Atas dasar ‘fleksibilitas’ ini juga saya nggak membuka price list saya untuk umum. Selain itu, nggak semua project itu nilainya semata-mata diukur dengan uang, loh. Ada project-project yang mungkin secara uang nggak besar tapi bagus untuk portolio kita atau kita suka sama profil kliennya. Atau mungkin, secara uang nggak besar tapi ada kesempatan belajar hal baru (misal: bikin buku). Atau sesederhana: secara uang nggak besar atau nggak ada, tapi ada pahalanya (misal: bikin flyer untuk kegiatan taklim atau ikutan project donasi), hehehe.
So here’s to sum it up:
Menentukan Harga Dengan Sistem Jam-Jaman
Oke, jadi kalau pakai hukup supply vs demand tadi, kita harusnya hitung kerjaan kita dengan sistem jam-jaman dong ya?

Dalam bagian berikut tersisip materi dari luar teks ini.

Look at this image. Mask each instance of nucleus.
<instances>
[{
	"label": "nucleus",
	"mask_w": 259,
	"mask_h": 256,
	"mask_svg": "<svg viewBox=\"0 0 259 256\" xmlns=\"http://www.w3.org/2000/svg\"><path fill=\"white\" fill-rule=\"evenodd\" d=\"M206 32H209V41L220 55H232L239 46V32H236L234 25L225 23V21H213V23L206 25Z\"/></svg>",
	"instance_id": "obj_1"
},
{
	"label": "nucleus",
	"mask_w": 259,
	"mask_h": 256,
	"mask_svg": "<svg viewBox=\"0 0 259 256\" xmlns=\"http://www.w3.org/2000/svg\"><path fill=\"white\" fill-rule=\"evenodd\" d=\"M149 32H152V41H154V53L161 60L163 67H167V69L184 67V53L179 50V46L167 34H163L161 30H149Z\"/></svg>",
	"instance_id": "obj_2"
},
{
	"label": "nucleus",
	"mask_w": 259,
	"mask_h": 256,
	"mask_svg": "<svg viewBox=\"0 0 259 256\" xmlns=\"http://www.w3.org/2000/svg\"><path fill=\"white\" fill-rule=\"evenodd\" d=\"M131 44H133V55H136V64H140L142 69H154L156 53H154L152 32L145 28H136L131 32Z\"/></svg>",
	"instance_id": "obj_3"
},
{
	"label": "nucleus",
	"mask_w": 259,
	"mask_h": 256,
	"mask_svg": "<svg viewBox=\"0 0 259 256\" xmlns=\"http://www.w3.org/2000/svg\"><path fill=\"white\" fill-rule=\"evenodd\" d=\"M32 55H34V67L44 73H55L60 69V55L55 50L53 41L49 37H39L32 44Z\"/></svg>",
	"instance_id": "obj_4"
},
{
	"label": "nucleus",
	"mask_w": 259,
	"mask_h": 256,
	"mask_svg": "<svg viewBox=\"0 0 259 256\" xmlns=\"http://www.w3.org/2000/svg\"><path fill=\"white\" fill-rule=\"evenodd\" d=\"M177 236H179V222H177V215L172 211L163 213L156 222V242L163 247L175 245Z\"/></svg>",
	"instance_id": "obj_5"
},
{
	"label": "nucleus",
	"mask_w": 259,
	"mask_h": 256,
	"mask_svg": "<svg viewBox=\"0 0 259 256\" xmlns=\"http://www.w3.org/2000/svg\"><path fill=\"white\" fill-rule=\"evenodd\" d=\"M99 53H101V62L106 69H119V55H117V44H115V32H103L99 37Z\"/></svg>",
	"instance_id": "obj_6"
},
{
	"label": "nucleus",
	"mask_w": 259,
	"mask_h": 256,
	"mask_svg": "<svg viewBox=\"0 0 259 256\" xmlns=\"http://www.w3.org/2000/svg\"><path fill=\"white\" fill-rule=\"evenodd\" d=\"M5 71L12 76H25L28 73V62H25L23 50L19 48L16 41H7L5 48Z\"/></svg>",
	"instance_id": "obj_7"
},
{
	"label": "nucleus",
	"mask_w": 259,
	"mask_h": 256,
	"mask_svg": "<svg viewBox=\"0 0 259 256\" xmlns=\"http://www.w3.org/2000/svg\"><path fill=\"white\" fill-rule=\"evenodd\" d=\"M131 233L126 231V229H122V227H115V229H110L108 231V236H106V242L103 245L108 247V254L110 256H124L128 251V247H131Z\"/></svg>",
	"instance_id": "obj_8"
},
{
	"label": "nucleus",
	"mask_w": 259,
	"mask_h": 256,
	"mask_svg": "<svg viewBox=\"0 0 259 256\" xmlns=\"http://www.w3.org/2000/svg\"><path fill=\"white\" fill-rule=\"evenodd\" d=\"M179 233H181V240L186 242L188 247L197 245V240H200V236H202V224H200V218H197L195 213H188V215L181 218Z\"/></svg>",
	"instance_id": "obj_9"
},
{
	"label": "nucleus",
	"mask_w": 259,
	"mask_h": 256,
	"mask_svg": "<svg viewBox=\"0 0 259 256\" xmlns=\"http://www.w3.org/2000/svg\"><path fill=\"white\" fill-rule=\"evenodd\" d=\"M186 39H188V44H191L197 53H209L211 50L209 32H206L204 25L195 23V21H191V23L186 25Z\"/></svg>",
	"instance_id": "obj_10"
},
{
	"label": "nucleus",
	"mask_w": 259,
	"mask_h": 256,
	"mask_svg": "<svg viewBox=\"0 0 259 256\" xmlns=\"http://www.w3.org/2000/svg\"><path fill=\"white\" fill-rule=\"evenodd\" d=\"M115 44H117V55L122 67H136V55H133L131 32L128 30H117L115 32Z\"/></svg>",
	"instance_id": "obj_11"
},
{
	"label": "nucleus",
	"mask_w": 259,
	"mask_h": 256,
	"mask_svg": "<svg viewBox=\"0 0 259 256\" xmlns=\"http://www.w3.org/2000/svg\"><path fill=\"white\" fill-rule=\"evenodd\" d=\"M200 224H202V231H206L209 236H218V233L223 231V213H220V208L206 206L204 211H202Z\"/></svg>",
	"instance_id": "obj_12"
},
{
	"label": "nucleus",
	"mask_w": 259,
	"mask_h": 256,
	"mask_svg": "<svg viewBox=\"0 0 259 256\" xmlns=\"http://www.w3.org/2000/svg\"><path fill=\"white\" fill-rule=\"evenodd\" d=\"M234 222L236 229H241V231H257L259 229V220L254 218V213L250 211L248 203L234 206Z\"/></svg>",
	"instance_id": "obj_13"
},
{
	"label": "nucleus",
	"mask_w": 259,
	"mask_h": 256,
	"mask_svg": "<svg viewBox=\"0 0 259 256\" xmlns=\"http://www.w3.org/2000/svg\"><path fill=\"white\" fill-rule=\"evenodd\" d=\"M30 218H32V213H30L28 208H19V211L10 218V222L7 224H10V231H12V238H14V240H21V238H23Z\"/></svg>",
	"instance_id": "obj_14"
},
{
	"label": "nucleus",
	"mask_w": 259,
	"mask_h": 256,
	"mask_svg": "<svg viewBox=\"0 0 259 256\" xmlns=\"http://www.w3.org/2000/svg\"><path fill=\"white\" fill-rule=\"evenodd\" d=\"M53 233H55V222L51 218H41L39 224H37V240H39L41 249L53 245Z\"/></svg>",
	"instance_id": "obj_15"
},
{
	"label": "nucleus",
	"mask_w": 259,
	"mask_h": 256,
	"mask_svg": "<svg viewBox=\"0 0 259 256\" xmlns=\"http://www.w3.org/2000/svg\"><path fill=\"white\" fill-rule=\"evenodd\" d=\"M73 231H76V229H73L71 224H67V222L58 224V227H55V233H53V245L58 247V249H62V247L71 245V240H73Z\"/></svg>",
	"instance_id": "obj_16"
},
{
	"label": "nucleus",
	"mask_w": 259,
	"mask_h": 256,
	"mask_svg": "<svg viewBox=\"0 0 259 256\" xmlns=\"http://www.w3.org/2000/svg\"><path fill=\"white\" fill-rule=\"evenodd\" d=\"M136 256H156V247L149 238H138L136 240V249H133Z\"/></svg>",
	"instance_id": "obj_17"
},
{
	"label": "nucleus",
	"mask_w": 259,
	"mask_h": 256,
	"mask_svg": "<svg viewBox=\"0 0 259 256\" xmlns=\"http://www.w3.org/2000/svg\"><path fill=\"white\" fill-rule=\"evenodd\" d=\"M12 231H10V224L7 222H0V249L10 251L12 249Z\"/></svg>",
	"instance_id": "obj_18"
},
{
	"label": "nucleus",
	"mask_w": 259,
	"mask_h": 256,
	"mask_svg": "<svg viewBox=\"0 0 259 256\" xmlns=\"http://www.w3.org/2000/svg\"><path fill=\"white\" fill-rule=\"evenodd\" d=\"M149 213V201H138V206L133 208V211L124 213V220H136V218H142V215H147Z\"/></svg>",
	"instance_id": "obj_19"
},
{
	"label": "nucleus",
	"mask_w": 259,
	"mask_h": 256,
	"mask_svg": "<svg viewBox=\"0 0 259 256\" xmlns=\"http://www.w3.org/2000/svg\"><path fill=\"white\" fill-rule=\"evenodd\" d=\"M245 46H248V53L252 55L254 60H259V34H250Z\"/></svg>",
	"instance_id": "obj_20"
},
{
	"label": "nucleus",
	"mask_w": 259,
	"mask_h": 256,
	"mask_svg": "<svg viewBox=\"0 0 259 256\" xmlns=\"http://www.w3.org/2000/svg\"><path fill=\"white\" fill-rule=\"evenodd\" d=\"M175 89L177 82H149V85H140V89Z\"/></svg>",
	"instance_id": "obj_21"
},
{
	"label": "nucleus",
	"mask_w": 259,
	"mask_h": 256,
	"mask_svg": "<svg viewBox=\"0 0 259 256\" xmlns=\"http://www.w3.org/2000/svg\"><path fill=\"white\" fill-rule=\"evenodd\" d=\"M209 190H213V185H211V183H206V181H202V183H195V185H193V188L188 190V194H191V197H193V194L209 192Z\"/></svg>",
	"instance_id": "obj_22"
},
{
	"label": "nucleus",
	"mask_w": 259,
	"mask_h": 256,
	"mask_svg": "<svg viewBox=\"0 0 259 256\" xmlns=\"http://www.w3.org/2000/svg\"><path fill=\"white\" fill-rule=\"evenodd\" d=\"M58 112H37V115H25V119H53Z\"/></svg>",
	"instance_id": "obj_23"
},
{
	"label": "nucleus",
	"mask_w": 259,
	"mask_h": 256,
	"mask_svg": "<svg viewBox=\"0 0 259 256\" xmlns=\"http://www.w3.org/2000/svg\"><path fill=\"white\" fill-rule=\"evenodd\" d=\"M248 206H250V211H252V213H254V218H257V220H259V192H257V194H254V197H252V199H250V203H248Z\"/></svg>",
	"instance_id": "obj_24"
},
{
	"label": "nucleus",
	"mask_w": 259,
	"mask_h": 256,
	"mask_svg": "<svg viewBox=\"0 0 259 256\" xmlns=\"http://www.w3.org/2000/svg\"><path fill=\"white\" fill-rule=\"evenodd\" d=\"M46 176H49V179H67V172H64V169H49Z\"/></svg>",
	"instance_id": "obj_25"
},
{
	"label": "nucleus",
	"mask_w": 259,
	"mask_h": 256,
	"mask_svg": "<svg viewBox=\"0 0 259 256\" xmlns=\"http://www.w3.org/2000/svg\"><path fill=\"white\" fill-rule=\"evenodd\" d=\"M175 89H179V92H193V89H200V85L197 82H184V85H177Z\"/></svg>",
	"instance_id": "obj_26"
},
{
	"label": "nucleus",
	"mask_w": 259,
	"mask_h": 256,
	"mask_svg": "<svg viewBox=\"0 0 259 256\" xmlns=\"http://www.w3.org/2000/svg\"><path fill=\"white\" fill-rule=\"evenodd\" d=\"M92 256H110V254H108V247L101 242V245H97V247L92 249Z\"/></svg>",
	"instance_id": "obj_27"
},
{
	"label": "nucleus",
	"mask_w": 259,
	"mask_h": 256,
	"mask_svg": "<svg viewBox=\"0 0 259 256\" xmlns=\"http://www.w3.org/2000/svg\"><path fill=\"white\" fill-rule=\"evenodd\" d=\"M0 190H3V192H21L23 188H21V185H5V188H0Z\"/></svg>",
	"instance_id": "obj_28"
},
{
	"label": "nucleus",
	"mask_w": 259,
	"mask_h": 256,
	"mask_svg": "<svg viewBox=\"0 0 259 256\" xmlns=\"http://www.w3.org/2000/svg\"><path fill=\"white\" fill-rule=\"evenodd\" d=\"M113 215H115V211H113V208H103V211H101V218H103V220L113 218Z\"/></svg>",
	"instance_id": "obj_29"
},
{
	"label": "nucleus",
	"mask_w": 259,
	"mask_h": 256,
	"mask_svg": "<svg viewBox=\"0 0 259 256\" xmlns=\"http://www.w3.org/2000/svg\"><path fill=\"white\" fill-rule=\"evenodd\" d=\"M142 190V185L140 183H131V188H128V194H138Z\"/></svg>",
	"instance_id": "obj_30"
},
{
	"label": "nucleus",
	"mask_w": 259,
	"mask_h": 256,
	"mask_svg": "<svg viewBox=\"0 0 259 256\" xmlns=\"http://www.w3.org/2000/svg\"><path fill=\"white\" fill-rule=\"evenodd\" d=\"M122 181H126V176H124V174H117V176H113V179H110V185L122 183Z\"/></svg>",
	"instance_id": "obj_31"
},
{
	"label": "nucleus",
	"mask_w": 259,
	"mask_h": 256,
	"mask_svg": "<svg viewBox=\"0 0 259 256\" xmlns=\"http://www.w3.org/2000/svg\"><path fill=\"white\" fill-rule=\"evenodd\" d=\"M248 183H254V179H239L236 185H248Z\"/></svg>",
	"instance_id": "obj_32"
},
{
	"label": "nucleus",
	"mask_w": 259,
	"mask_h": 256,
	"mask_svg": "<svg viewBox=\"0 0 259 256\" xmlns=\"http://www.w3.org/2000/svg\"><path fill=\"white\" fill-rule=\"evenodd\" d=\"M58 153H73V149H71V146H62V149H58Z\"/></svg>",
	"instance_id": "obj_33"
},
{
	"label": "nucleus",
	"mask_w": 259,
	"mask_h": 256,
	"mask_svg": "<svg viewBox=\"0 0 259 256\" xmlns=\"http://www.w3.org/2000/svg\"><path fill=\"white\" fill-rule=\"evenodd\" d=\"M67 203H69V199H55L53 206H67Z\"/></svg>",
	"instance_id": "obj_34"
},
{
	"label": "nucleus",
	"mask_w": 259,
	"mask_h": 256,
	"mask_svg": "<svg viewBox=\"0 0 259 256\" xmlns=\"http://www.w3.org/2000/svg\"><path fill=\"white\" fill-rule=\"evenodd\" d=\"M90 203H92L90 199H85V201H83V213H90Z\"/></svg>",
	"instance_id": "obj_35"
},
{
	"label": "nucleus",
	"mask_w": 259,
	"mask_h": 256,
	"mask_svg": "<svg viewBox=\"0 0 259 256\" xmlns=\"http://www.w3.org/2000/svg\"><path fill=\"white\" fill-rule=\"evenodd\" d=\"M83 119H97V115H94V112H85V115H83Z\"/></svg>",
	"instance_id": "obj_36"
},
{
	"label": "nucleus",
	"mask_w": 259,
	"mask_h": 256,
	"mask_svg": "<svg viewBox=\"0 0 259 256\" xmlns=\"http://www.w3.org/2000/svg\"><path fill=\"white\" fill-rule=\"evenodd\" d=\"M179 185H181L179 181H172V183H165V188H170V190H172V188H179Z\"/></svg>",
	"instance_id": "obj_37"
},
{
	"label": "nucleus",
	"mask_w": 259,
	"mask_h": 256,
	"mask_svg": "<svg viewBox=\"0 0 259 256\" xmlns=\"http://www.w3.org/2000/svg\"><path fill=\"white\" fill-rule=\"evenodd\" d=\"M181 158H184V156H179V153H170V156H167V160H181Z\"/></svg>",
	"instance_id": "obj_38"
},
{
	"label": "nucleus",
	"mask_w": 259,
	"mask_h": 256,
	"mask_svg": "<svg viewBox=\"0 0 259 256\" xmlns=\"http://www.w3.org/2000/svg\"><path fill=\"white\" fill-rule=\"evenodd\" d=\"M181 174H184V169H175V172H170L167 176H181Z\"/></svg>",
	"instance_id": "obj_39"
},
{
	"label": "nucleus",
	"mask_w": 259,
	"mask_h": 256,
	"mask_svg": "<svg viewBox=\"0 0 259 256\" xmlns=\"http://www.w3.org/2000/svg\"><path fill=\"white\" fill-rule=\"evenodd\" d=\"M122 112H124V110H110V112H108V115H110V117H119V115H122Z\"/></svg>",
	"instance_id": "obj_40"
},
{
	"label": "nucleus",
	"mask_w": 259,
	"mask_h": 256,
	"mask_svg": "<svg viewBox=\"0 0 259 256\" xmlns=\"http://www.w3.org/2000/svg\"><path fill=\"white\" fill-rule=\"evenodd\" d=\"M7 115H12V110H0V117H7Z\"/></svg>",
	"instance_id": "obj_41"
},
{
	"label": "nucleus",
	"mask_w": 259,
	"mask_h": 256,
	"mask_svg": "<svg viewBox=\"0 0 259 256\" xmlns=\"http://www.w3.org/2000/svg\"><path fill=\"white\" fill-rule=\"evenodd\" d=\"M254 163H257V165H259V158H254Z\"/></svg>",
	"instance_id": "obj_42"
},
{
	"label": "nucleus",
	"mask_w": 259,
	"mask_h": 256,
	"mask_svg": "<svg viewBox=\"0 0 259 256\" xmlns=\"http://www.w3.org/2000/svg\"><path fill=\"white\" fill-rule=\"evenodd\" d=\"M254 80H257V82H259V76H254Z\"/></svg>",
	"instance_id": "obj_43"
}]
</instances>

Yup, kalau di negara maju sih gitu yaa, karena memang hal yang lumrah menghitung ‘upah’ seorang pekerja per jam, apalagi jumlah jam kerja bisa jadi sesuatu yang ditentukan secara legal. Namun kalau dari pengalaman pribadi saya yang ‘relatif’ newbie ini, sistem jam-jaman ini nggak praktis kalau mau langsung diterapkan dan dikomunikasikan ke klien. Jadi ya hitung-hitungan ini buat kita pribadi aja saat menentukan nilai project.
Perhitungan harga berdasarkan jam ini juga berguna kalau kita sudah berpengalaman dan punya lebih dari satu jenis pekerjaan. Misalnya nih, saya harus charge berapa sih kalau workshop tutoring? Saya akan membandingkan, seberapa besar sih effort dan waktu yang dihabiskan dengan kalau saya ngerjain job ilustrasi. Nggak harus sama, tapi bisa jadi referensi.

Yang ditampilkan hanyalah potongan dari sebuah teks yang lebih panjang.